Publication : USDA ARS

ARS Home » Research » Publications at this Location » Publication #271297

Title: Really big data: Processing and analysis of large datasets

Author

	Cole, John
	NEWMAN, S - Genus
	FOERTTER, F - Genus
	AGUILAR, I - Collaborator
	COFFEY, M - Scottish Agricultural College

Submitted to: Journal of Animal Science
Publication Type: Peer Reviewed Journal
Publication Acceptance Date: 11/13/2011
Publication Date: 3/1/2012
Citation: Cole, J.B., Newman, S., Foertter, F., Aguilar, I., Coffey, M. 2012. Really big data: Processing and analysis of large datasets. Journal of Animal Science. 90(3):723-733.

Interpretive Summary: Modern animal breeding datasets are large and getting larger, due in part to recent availability of high-density DNA marker and sequence data. High-performance computing methods are needed to efficiently store and analyze those data, and will depend on sound software development practices. Storage requirements for genotypes are modest, but full-sequence data will require much more space. Files from genetic evaluations may consume lots of space because results from multiple runs must be kept. There is interest in new health and management traits, and it will take many years to collection enough observations to produce accurate genetic evaluations. Analytical tools developed for large datasets may help identify unexpected relationships in the data, and improved visualization tools also will provide insights in to the data. Genomic selection requires a lot of computing power, and recent work shows that single-step approaches have similar requirements to traditional methods. Processing time could be reduced using custom libraries and parallel computing. Large datasets also create challenges for the delivery of genetic evaluations which must be overcome in a way that does not disrupt the transition from conventional to genomic evaluations. Processing time is important, especially as real-time systems for on-farm decision are developed. The ultimate value of these systems is to decrease time-to-results in research, increase accuracy in genomic evaluations, and accelerate rates of genetic improvement.
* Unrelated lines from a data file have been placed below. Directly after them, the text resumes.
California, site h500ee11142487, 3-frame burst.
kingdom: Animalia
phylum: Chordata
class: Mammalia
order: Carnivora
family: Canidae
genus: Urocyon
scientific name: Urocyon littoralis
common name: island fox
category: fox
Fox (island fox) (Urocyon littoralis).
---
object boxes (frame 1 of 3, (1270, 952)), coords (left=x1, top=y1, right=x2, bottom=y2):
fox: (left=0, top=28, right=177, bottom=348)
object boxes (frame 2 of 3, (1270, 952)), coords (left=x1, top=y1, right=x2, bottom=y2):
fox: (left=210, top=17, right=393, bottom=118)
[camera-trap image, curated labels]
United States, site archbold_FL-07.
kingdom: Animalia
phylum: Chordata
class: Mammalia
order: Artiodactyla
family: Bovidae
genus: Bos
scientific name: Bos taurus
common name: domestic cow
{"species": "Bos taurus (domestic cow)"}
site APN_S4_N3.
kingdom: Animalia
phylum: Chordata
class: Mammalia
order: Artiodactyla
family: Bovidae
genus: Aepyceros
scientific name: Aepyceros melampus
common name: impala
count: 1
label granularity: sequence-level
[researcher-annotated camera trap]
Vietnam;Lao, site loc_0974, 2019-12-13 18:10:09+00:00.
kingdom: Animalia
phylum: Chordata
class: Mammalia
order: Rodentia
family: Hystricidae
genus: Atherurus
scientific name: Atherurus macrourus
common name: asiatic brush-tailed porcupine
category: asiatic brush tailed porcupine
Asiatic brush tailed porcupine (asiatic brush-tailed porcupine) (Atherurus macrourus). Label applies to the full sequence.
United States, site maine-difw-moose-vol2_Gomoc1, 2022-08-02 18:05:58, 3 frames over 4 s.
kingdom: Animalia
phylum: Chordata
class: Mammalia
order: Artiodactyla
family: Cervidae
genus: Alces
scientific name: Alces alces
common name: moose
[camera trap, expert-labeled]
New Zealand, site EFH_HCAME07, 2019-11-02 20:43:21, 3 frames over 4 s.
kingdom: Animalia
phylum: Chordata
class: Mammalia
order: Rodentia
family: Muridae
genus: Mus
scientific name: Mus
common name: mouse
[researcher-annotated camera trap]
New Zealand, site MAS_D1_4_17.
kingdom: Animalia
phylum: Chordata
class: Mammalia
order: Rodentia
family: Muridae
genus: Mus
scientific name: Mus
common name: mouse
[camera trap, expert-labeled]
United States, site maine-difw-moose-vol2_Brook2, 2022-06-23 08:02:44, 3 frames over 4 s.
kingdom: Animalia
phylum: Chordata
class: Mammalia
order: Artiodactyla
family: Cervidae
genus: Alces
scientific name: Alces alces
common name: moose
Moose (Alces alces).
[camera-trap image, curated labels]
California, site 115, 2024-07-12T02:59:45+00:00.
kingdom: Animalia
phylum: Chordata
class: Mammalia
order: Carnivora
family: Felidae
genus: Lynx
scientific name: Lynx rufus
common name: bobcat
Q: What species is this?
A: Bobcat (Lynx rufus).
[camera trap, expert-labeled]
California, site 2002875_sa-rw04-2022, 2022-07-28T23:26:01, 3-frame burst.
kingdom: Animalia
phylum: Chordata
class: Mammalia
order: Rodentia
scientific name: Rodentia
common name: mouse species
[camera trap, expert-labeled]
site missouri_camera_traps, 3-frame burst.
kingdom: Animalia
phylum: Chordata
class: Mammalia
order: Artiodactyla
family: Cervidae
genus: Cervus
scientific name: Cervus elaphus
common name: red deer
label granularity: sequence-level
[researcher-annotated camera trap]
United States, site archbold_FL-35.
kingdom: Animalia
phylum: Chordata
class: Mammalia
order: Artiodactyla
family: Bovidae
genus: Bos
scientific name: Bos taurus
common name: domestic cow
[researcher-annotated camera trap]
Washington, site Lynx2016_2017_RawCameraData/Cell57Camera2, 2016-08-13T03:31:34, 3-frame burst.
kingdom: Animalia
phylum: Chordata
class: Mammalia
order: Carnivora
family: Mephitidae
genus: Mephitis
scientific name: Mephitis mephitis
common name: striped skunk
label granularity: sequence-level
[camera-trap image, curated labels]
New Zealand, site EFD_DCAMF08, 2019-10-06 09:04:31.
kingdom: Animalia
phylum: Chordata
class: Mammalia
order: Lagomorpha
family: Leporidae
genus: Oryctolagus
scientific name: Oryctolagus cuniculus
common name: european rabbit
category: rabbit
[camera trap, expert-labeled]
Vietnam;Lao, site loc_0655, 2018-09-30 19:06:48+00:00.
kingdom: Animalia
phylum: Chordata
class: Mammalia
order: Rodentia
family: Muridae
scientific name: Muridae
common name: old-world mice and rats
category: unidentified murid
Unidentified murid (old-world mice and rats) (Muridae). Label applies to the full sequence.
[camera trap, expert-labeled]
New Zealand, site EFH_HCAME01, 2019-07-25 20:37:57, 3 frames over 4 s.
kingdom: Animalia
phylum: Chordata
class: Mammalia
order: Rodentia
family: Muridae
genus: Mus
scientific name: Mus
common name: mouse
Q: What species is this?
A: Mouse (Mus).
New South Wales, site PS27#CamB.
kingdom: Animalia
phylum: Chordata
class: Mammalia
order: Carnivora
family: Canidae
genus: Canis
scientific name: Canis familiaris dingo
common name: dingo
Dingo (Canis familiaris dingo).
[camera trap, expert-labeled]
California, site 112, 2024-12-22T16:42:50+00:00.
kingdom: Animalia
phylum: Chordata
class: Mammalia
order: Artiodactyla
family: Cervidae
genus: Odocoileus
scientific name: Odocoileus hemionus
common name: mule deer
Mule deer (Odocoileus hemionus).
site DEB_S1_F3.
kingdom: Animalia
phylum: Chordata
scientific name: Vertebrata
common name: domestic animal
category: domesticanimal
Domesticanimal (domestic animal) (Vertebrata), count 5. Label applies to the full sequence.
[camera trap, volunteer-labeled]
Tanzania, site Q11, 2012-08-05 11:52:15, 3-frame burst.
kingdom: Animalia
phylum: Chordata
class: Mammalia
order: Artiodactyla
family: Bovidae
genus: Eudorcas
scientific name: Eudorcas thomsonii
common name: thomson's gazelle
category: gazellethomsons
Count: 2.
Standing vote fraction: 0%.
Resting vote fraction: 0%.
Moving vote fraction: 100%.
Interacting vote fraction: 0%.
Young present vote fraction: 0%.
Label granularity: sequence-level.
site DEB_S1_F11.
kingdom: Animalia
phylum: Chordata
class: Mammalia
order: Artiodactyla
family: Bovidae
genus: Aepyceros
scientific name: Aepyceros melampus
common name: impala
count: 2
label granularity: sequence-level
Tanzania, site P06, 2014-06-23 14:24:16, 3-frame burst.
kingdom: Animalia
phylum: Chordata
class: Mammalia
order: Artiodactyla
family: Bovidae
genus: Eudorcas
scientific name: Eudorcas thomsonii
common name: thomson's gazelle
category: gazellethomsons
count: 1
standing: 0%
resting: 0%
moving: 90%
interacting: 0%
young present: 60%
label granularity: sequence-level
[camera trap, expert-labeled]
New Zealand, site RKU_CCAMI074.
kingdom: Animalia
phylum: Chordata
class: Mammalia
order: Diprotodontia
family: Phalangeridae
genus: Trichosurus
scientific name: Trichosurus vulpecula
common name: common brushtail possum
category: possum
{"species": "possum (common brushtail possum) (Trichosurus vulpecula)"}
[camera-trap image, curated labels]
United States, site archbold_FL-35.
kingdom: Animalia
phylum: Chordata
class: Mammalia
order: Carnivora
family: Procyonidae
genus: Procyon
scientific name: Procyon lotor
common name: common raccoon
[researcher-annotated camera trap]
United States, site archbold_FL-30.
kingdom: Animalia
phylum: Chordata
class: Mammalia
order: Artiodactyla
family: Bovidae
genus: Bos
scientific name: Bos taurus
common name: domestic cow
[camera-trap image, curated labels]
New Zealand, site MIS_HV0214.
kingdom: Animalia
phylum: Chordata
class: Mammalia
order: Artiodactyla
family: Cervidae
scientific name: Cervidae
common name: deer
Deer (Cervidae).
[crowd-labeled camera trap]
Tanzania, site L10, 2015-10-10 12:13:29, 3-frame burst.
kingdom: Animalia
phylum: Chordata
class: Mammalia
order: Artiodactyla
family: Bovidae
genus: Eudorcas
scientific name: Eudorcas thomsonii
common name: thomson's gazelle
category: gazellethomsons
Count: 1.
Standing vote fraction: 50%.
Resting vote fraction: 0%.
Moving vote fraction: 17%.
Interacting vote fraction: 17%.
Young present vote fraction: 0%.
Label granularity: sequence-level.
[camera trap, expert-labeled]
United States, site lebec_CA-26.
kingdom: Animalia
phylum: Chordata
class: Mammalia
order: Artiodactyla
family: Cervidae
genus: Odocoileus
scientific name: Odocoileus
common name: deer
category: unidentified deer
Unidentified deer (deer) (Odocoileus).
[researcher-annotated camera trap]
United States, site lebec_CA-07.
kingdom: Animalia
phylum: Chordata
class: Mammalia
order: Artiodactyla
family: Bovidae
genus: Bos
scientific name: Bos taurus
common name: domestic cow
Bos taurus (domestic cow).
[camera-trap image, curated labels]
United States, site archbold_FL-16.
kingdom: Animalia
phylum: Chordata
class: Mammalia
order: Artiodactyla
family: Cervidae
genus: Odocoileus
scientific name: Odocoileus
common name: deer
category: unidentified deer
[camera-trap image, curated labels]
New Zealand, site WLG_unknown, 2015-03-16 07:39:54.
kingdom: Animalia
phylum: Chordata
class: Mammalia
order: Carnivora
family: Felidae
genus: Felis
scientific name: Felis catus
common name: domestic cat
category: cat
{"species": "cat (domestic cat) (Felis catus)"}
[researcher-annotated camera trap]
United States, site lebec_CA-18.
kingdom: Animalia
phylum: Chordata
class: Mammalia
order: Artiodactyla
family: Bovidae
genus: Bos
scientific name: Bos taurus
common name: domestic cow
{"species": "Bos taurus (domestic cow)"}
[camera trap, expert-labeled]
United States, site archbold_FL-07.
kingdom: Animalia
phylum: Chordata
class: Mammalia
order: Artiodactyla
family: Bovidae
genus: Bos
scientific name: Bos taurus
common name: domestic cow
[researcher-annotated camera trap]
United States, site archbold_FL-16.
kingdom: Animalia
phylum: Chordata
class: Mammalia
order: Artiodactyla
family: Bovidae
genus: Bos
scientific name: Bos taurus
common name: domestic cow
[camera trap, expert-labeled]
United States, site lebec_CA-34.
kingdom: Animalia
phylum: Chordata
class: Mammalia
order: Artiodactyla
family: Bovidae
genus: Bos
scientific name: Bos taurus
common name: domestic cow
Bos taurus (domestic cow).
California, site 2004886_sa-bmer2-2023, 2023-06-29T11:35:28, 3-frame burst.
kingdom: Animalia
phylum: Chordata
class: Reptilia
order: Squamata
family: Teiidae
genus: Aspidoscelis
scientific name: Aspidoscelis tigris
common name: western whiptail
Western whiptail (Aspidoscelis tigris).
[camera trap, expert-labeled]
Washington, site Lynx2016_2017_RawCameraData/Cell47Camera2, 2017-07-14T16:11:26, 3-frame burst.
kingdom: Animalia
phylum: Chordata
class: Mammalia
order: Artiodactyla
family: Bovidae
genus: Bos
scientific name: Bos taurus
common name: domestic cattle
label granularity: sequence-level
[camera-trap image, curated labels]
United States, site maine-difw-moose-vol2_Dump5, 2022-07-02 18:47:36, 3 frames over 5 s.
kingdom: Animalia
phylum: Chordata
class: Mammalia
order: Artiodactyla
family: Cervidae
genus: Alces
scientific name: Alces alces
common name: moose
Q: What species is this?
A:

Technical Abstract: Modern animal breeding datasets are large and getting larger, due in part to the recent availability of DNA data for many animals. Computational methods for efficiently storing and analyzing those data are under development. The amount of storage space required for such datasets is increasing rapidly. There also is growing interest in the collection of new health and management traits, and it will take many years to collect enough measurements to produce accurate genetic evaluations. Tools developed for large datasets may help identify interesting relationships in the data, and improved tools for graphically presenting data will provide insights. Large datasets also create challenges for the delivery of genetic evaluations that cannot be allowed to disrupt during the transition from conventional to genomic evaluations. The ultimate value of these systems is to speed-up research, increase the accuracy of genomic evaluations, and accelerate rates of genetic improvement.